*Tekstfragment:*

━━━━━━━━━━━━━━━━━━━━

Voor recentere generaties - de mensen geboren vanaf het einde van de achttiende eeuw - laat ik de civiele naam als primaire naam staan en voeg ik de Jiddische naam bij. Dit heeft te maken met de maatschappelijke ontwikkelingen vanaf de Franse tijd. Joden werden genaturaliseerd tot Nederlander. Hierbij hoorden het overstappen op een naam die officieel in de burgerlijke stand werd vastgelegd en het leren van de Nederlandse taal. De hogere klasse kon zich in deze tijd prima uitdrukken in het Nederlands, maar de grote massa sprak nog altijd Jiddisch, in het bijzonder de West-Europese variant. Toen koning Willem I in 1817 onderwijs in het Jiddisch verbood, verdween de taal vrij snel. Na 1850 werd het Jiddisch vrijwel niet meer gesproken, en liet het slechts sporen na in de (met name) Amsterdamse dialecten.

━━━━━━━━━━━━━━━━━━━━

(Geannoteerde records met coördinaten)
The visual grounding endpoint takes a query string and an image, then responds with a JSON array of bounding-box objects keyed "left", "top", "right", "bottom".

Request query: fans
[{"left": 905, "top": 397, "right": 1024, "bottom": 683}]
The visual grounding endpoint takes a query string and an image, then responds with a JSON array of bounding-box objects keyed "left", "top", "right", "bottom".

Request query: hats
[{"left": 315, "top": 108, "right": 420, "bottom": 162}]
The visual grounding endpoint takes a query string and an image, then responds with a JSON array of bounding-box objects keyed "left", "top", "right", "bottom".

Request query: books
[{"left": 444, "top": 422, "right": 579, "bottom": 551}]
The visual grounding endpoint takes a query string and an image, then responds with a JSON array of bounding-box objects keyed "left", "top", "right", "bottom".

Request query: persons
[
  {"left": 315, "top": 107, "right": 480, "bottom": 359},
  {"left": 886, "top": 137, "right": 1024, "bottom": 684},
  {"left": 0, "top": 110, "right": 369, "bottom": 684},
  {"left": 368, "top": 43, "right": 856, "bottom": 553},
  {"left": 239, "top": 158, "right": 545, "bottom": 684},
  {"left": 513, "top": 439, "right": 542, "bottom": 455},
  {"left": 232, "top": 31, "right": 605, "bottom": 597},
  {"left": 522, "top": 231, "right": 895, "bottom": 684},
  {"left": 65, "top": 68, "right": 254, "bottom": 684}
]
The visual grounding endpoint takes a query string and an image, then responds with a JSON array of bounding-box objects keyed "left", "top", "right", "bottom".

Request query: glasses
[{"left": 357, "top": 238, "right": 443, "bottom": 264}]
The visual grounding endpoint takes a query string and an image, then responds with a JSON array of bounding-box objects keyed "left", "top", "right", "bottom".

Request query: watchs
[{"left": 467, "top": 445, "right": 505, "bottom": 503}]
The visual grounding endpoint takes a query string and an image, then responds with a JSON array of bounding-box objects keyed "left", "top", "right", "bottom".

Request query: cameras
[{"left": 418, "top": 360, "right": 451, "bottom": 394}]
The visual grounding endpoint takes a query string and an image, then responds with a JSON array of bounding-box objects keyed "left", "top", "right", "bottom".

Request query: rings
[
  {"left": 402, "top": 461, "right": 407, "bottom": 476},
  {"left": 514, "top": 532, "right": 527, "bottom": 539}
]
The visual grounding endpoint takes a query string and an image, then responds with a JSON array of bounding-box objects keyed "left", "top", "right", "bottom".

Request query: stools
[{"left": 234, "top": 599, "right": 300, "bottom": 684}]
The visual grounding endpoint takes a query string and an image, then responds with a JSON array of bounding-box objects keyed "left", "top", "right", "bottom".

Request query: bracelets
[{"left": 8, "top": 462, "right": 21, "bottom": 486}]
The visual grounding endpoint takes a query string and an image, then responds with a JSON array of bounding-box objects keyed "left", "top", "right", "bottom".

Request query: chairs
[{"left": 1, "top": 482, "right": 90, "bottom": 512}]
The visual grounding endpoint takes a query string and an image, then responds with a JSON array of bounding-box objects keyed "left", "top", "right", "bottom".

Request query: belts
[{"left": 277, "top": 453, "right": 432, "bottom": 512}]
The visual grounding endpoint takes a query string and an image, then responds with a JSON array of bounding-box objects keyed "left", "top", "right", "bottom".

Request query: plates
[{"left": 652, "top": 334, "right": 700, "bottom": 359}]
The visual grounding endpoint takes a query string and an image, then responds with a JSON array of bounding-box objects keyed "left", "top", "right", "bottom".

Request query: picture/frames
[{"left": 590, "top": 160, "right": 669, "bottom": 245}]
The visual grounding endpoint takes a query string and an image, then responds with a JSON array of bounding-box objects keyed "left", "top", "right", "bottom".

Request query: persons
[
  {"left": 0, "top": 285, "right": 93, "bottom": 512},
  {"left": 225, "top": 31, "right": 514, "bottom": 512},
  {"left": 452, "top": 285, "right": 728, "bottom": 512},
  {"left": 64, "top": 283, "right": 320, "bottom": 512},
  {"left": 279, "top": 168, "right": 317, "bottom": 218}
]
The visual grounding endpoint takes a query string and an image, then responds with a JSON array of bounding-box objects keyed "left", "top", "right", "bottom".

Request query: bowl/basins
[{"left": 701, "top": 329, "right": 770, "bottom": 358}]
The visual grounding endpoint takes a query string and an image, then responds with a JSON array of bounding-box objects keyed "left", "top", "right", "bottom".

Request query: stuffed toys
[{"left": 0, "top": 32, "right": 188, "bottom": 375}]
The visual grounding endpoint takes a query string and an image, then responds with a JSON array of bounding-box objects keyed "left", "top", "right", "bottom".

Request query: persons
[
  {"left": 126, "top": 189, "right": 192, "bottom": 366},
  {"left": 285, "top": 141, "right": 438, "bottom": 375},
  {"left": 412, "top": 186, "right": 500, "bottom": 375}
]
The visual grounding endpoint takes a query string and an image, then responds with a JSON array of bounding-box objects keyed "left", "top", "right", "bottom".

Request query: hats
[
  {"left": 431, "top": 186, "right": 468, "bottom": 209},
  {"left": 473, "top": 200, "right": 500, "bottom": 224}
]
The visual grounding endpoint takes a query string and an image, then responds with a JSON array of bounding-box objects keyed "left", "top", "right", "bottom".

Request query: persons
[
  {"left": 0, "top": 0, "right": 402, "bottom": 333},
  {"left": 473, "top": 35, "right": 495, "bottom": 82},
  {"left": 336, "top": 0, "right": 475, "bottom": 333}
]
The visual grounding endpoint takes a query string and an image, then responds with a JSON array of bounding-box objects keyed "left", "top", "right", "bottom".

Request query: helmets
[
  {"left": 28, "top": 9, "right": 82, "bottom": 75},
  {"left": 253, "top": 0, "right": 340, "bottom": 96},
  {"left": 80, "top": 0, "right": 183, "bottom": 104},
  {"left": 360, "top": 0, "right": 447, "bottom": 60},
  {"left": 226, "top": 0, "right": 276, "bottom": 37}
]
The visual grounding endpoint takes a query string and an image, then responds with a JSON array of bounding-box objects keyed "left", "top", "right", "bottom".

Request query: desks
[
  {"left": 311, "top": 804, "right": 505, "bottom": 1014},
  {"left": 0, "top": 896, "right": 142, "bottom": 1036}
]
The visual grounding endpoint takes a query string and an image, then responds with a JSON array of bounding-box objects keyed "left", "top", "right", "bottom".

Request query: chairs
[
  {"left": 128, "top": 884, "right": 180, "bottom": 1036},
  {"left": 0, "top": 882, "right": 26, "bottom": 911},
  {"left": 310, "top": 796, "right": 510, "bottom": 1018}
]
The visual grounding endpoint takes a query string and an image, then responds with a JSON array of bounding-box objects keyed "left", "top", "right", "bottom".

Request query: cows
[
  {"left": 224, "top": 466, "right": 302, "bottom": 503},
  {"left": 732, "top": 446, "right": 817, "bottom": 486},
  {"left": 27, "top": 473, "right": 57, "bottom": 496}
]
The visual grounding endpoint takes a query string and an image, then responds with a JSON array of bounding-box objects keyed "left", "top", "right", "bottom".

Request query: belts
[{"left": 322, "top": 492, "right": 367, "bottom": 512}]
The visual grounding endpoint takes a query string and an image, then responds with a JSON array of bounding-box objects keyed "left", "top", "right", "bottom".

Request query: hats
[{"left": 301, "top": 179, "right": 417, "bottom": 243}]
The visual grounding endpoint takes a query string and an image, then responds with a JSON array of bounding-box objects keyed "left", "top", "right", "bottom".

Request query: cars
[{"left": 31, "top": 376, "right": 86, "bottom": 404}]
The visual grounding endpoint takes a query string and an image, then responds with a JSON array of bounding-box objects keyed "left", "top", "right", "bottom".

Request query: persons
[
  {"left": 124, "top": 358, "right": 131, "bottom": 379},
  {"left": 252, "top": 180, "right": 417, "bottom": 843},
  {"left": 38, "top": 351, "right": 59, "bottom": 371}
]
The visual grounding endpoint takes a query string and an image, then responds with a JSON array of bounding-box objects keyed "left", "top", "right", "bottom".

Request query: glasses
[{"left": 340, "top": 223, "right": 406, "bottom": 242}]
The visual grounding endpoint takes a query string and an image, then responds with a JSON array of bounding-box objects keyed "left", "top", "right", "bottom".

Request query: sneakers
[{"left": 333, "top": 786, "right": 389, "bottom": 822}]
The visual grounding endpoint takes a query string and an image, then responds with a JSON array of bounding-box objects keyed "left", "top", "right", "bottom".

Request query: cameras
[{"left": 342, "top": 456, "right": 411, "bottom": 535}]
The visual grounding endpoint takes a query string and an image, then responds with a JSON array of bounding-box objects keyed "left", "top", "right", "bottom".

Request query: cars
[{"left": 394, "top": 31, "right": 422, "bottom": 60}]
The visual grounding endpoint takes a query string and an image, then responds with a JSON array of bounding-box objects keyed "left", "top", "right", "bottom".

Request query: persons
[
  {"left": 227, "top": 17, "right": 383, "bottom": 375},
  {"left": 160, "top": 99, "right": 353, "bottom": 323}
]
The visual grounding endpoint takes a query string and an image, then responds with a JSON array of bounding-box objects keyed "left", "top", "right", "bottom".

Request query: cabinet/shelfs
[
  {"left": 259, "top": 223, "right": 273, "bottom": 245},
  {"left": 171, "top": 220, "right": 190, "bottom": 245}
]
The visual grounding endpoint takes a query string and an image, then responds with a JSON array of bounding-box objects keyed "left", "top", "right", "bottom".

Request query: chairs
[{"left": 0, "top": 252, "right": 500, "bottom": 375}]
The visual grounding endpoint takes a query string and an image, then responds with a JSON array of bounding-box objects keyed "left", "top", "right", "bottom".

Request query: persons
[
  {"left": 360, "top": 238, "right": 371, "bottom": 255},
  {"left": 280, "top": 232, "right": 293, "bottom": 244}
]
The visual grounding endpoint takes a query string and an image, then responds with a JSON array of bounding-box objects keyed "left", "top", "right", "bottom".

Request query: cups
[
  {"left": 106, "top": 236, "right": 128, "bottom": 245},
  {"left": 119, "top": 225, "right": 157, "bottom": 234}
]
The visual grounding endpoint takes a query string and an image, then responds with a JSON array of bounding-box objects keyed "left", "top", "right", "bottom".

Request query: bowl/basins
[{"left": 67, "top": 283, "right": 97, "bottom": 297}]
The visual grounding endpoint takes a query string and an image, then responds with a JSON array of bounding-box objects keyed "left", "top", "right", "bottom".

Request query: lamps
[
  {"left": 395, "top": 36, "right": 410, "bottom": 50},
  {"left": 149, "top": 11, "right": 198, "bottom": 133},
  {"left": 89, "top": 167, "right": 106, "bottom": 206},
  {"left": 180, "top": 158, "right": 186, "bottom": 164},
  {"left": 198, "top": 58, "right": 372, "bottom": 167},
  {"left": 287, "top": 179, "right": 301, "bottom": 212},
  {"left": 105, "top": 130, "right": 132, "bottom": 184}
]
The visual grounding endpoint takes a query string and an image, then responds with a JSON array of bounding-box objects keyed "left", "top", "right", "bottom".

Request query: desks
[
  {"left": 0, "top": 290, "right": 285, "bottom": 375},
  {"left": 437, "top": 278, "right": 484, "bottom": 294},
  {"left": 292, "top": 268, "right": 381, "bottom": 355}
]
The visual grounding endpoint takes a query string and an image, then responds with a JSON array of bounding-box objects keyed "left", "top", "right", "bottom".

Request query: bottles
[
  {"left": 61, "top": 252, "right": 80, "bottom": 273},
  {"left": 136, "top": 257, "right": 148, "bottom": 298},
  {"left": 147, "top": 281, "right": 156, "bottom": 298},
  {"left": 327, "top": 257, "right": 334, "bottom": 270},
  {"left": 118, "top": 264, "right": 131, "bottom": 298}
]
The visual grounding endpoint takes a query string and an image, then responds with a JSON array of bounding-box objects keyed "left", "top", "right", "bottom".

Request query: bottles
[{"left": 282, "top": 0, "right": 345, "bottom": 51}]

━━━━━━━━━━━━━━━━━━━━

*Wat wordt gevraagd:*
a. Noem alle jaartallen en met name genoemde tijdperken die in het tekstfragment over Joodse namen voorkomen.
b. Welke maatregel nam koning Willem I volgens het tekstfragment in 1817?
De lijst speelt hierbij geen enkele rol.

*Uitwerkingen:*
a.
- het einde van de achttiende eeuw
- de Franse tijd
- 1817
- 1850

b. Hij verbood onderwijs in het Jiddisch.